====== PROVIDED DATA

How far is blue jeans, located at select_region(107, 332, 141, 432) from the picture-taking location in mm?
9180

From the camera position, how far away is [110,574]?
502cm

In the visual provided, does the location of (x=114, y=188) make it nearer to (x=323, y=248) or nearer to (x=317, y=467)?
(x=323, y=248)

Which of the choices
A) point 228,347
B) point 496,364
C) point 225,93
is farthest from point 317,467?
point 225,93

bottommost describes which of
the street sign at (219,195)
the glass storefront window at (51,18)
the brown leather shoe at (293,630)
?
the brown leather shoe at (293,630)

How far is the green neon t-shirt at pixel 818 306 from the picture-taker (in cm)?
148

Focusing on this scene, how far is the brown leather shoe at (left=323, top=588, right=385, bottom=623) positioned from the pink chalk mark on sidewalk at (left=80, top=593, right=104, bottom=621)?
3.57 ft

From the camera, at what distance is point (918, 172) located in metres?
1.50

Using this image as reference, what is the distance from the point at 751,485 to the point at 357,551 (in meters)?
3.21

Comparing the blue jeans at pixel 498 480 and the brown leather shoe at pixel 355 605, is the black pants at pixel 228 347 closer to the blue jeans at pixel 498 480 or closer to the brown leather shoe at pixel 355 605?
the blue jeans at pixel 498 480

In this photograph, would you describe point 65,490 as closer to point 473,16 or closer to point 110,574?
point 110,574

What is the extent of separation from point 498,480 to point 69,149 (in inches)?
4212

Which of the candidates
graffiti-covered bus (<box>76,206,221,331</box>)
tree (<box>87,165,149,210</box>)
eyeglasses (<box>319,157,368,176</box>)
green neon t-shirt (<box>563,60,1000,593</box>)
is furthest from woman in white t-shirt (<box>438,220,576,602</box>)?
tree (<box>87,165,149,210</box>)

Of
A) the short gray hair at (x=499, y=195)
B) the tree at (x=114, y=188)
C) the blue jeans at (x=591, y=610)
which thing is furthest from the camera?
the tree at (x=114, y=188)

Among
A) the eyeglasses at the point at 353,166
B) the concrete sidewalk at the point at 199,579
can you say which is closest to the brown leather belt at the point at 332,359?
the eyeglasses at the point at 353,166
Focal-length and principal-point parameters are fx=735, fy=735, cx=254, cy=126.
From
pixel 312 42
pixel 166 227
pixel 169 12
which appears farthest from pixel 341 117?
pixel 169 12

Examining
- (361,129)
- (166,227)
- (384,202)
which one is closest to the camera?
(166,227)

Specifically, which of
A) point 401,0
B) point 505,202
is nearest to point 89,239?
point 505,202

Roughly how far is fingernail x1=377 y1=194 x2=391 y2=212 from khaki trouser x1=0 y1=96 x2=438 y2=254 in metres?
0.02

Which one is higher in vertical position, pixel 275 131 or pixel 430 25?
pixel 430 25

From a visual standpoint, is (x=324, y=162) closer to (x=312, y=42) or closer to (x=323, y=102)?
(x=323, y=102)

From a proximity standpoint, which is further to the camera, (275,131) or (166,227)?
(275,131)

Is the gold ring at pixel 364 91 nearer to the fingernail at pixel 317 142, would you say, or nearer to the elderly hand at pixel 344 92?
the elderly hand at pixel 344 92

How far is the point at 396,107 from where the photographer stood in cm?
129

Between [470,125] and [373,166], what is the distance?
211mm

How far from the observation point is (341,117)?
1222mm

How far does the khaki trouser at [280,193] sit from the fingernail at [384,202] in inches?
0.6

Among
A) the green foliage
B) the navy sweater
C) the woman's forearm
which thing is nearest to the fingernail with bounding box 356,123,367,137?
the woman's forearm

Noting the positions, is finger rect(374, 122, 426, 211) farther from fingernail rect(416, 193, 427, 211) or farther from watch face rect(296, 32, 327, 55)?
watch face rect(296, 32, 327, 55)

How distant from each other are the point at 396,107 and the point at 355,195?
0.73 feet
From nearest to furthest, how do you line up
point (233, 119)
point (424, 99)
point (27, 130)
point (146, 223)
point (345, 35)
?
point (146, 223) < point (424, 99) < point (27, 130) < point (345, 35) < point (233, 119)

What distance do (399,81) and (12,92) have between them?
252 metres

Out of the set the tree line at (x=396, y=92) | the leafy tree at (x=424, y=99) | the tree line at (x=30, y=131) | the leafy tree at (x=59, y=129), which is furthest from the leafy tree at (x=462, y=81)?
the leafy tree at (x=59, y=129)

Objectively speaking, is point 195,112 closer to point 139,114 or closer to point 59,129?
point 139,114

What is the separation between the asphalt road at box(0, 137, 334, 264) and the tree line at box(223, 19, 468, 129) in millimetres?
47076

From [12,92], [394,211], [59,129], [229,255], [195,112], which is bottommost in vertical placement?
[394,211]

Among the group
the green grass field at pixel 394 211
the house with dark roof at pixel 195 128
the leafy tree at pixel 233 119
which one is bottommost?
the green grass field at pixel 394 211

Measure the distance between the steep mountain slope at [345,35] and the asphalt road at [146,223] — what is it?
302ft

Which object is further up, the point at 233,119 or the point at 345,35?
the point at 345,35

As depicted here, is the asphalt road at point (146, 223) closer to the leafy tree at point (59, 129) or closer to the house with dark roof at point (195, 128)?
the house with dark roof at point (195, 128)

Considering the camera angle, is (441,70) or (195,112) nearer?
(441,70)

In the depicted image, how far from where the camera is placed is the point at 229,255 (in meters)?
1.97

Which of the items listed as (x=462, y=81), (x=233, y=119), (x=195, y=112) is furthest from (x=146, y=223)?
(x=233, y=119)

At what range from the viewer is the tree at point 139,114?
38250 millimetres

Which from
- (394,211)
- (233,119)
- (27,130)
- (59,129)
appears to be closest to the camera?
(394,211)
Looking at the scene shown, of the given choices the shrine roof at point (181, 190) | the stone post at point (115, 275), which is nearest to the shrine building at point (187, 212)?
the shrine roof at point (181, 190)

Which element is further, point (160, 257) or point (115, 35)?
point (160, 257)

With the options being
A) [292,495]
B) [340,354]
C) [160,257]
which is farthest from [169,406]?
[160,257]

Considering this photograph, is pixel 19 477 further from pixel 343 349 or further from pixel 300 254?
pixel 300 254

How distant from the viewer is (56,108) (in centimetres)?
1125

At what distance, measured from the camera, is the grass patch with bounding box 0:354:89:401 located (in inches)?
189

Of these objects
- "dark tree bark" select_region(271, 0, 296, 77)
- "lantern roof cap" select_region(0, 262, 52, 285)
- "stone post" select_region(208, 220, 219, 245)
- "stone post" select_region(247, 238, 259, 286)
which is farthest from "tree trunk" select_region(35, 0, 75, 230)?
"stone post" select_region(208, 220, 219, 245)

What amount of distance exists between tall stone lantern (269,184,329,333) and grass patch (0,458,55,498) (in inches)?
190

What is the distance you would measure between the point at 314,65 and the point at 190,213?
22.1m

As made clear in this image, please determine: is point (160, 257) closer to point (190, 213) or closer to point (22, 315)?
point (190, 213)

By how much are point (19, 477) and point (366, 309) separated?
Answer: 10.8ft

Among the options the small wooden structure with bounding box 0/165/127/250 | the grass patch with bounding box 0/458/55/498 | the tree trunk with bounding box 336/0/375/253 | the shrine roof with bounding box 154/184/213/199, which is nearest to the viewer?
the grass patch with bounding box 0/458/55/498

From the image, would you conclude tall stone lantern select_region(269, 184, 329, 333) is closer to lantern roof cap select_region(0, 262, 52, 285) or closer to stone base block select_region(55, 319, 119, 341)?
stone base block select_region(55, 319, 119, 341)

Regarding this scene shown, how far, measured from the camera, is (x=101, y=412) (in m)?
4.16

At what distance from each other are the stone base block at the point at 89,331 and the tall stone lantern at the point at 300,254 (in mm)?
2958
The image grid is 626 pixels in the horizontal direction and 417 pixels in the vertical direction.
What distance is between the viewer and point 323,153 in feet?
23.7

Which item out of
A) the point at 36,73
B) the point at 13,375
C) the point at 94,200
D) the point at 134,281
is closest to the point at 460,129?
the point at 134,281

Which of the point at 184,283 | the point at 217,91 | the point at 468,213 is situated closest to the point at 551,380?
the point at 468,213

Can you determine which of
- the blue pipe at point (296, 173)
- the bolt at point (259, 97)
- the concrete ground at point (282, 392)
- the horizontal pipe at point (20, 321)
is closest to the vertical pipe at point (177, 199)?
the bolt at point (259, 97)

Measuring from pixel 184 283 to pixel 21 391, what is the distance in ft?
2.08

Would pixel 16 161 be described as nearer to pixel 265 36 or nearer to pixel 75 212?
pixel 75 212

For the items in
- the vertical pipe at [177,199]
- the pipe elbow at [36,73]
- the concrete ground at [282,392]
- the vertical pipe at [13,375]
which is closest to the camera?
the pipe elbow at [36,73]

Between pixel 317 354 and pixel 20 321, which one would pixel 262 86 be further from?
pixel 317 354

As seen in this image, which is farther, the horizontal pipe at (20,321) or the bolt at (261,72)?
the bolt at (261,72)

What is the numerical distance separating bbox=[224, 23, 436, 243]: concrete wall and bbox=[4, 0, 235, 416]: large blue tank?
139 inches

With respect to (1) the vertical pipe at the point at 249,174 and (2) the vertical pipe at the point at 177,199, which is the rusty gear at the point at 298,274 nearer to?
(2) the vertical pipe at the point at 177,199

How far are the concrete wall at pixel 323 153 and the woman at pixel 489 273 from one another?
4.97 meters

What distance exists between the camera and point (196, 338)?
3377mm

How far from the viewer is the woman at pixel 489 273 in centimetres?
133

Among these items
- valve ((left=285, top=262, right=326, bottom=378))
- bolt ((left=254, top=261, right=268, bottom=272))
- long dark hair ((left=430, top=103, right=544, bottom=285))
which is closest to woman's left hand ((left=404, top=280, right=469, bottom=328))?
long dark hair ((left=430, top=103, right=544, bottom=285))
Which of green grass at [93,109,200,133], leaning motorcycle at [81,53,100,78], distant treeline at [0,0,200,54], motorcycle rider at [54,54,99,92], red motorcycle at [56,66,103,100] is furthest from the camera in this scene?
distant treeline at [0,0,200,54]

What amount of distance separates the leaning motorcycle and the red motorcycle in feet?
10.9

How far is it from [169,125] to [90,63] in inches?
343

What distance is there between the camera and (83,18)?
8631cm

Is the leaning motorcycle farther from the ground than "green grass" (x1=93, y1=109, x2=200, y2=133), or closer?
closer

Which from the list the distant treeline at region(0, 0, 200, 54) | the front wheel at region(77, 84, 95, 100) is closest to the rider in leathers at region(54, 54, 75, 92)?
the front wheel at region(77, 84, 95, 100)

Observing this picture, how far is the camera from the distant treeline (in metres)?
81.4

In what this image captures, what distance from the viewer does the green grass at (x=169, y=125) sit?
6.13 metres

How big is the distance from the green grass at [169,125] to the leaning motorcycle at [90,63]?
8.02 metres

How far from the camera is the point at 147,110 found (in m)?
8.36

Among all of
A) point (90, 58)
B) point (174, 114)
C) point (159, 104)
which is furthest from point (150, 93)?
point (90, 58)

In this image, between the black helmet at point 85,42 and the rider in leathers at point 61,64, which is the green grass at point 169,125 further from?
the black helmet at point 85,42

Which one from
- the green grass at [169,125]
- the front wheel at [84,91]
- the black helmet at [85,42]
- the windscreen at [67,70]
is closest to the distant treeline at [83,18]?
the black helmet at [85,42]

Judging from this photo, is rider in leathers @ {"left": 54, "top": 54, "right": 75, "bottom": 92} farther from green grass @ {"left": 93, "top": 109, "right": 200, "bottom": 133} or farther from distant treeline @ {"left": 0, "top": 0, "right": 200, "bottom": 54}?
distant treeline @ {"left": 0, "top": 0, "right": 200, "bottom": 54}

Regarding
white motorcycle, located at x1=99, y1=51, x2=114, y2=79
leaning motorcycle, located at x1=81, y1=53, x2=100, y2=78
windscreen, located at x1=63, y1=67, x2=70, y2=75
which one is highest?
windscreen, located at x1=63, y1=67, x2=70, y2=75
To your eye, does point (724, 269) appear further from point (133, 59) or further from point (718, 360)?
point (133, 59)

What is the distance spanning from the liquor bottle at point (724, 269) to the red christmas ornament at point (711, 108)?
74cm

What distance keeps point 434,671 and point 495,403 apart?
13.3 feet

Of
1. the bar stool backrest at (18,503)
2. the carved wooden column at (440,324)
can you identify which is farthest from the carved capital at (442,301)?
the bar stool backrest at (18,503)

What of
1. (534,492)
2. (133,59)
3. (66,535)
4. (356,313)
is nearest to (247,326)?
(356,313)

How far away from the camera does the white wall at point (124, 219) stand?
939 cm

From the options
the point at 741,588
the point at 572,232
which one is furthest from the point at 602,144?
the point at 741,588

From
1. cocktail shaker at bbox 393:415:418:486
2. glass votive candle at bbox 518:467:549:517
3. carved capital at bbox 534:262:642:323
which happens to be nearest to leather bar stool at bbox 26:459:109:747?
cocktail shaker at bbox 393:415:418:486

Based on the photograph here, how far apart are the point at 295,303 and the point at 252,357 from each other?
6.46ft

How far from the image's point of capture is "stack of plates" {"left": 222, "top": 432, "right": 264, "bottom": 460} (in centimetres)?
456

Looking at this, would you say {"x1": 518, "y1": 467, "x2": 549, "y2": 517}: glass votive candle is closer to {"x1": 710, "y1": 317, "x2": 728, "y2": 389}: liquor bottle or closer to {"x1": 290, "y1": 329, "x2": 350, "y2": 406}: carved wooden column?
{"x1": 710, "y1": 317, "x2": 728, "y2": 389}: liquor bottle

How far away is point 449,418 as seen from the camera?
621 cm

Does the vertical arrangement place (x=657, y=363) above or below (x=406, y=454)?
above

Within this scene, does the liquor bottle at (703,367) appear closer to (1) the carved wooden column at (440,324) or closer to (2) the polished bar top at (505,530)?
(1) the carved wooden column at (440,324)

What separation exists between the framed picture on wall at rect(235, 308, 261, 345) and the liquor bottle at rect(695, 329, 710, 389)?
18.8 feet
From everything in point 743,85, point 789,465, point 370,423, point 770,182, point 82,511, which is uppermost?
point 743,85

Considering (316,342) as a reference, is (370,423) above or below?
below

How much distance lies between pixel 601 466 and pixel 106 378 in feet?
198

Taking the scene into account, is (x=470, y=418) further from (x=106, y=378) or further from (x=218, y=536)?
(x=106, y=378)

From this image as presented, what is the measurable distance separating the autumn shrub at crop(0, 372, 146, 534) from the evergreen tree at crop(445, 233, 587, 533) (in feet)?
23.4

============

Retype exactly the lines from the one containing "Based on the" through the last line of the records above, including both.

» **RESPONSE FOR THIS EXERCISE**
Based on the photograph here, how far apart are the point at 295,303 and the point at 252,357 from each other?
6.46ft

How far from the image's point of capture is "stack of plates" {"left": 222, "top": 432, "right": 264, "bottom": 460} (in centimetres)?
456

Looking at this, would you say {"x1": 518, "y1": 467, "x2": 549, "y2": 517}: glass votive candle is closer to {"x1": 710, "y1": 317, "x2": 728, "y2": 389}: liquor bottle or closer to {"x1": 290, "y1": 329, "x2": 350, "y2": 406}: carved wooden column?
{"x1": 710, "y1": 317, "x2": 728, "y2": 389}: liquor bottle

How far away is point 449,418 as seen from the camera?
621 cm

Does the vertical arrangement place (x=657, y=363) above or below (x=406, y=454)?
above

Within this scene, does the liquor bottle at (703,367) appear closer to (1) the carved wooden column at (440,324) or closer to (2) the polished bar top at (505,530)?
(1) the carved wooden column at (440,324)

What separation exists between the framed picture on wall at rect(235, 308, 261, 345) and the liquor bottle at rect(695, 329, 710, 389)?
18.8 feet
From everything in point 743,85, point 789,465, point 370,423, point 770,182, point 82,511, which is uppermost?
point 743,85

Considering (316,342) as a reference, is (370,423) above or below?
below

How much distance lies between pixel 601 466 and pixel 106 378 in feet?
198

Taking the scene into account, is (x=470, y=418) further from (x=106, y=378) or further from (x=218, y=536)?
(x=106, y=378)

From this image as presented, what is the measurable distance separating the autumn shrub at crop(0, 372, 146, 534) from the evergreen tree at crop(445, 233, 587, 533) (in feet)?
23.4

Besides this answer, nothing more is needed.